For each line below that holds the string "trap", add one to a tally; report that tally alone.
START The input
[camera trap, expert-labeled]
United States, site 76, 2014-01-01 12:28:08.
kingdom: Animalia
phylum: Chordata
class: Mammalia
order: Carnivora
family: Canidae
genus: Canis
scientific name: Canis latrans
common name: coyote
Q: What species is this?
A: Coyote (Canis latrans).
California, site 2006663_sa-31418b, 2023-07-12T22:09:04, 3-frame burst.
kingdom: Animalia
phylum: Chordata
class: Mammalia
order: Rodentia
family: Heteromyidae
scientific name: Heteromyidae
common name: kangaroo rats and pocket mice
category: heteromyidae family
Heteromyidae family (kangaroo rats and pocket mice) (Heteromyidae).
END The input
START The input
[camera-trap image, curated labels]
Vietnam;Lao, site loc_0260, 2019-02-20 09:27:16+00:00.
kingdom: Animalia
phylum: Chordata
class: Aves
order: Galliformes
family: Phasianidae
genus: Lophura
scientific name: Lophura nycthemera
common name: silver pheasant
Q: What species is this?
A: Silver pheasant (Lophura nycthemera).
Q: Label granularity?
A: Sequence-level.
END The input
*Result*: 2